GE: By the time of ‘Ice Cream for Crow’ you were fully integrated in the band; what is your favourite memory of that recording? I guess you’ve been asked that before…
GL: [Laughs] Yeh ... at ‘Frank and Don Please kill me.com’ you can read a whole bunch of funny stories. [Silence] Okay I’ll choose one. One of the records he gave us to learn was Semi-multi coloured Caucasian, which was a jaunty piece, and we played it in a rehearsal. We thought it was fun but Don turned up and said ‘what are you doing fucking about with my music, it’s not like that!’ [Laughs]. He was like that, very capricious.
Then he said ‘everyone likes a fake ending where the vibe starts to end and it then surges back, but I’m going to put a fake beginning on this.’ Like this [mouths the riff] … people will think the needle is stuck in the groove and they will have to check it, so we learned it that way. Then later he said ‘what are you doing ruining my song man, put it back, forget what I told you!’ So we got rid of the false beginning.
GE: What guitar did you use on that track?
GL: My 64 Strat, the same I used on Grace.
GE: I have a few general questions to finish. The first is, The New York Times once said that you play like Dali paints – how did you respond to that description?
GL: I accept that. His imagination ran everywhere; some of his paintings are fantastic. Like Dali I think I have a very solid technique, which was stretched by Van Fliet, for example, when I had to do big stretches with my hand to do intervals that might not occur to most players.
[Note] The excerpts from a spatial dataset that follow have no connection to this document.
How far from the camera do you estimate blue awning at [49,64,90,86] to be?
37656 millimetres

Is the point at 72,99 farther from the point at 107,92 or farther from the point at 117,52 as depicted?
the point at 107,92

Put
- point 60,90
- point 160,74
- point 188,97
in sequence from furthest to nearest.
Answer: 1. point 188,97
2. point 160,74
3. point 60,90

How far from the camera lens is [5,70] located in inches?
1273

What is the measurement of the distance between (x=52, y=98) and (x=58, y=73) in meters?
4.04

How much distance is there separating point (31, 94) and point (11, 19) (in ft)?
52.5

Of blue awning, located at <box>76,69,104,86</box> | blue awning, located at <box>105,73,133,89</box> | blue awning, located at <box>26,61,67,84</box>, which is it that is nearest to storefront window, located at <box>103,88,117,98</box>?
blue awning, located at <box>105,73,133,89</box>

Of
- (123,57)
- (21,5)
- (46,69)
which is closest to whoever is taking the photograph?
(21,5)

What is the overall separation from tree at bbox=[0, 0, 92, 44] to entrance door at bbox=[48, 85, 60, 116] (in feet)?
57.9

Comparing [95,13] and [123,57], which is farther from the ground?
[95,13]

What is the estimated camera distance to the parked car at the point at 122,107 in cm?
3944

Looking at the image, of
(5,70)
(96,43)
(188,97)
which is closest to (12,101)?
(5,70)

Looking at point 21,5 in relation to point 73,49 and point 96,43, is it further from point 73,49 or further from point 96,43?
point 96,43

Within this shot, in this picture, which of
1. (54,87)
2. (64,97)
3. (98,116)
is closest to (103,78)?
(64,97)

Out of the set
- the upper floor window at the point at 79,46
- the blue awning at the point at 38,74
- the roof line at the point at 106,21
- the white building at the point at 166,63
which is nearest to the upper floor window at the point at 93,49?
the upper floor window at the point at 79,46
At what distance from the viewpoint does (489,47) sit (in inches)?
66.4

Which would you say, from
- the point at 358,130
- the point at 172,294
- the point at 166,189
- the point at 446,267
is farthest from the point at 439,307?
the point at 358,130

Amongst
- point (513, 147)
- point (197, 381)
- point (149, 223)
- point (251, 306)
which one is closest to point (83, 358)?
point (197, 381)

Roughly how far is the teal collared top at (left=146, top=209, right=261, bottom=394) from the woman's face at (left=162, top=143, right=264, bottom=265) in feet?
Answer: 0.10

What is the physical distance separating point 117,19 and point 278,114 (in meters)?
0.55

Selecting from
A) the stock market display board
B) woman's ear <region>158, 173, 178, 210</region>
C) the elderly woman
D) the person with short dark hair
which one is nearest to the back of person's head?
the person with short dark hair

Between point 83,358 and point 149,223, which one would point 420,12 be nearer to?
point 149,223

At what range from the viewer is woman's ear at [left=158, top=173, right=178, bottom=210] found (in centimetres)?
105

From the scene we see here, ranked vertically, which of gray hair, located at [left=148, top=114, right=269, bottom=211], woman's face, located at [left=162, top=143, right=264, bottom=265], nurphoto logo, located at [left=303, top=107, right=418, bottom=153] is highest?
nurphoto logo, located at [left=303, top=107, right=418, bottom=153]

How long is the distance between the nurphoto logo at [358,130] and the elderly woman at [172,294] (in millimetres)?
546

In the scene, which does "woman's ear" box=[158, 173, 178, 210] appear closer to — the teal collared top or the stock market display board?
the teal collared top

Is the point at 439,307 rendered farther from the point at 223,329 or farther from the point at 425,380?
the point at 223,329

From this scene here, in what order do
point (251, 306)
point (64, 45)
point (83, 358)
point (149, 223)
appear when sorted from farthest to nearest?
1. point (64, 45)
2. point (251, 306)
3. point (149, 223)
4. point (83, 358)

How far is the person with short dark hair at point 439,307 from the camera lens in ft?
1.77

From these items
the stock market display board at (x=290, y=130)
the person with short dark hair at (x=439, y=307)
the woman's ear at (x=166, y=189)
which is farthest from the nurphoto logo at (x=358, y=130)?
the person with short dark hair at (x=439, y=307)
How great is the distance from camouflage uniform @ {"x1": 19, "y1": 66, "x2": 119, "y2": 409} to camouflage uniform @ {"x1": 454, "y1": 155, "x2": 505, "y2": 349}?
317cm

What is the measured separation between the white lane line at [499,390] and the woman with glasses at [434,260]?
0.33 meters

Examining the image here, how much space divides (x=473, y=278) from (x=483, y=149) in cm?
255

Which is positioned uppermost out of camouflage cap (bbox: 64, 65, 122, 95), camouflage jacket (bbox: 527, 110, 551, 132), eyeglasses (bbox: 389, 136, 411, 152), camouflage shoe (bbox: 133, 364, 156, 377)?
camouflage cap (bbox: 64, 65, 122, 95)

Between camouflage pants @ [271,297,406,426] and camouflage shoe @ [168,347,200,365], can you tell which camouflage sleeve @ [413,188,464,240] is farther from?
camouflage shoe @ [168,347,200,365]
I like it, I thought it was a good description.
GE: Are there any modern artists who particularly move you?
GL: Adele and Amy Winehouse captivate me. Lhasa as well, when I first heard her, she had just died the previous year and I thought ‘damn, I’ll never see her’, but her album The Living Road is so good… she has such a beautiful voice. Joanna Newsom has a spectacular voice and is a beautiful, mystical, songwriter. I am more partial to female artists, but I often miss them when they are in New York… it is my fault because I don’t keep up with modern music.
GE: You have played across many music genres, with the common nexus being the guitar; but does it have a future?
GL: I am sure it does, more and more people play it, it is so universal. I like it because it is like having a little orchestra in your hands, you can achieve complex harmonies and play it with different tunings. So it’s not going away. As a primary instrument in some ways it is a cliché, which is why I try to avoid playing standard guitar.
GE: What plans do you have for this year?
GL: I am trying to get back on stages. I have just got this gig in September. If someone books me in the summer that would make sense. As far as getting to Europe is concerned, it is difficult at the moment. I like to travel. I’m dying to go back to Spain.
The interview closes with Lucas asking about several specific restaurants he loves in Madrid, where I live, and asking if they are still open. He mentions a popular calamares bar, for example, near Plaza Mayor, and he says he often remembers cities by the food. Then he fondly recalls a concert he did in the city, and his time in the Prado Art Museum looking at Goya’s ‘Black Paintings’. “I love Madrid,” he says, “It is a great city!”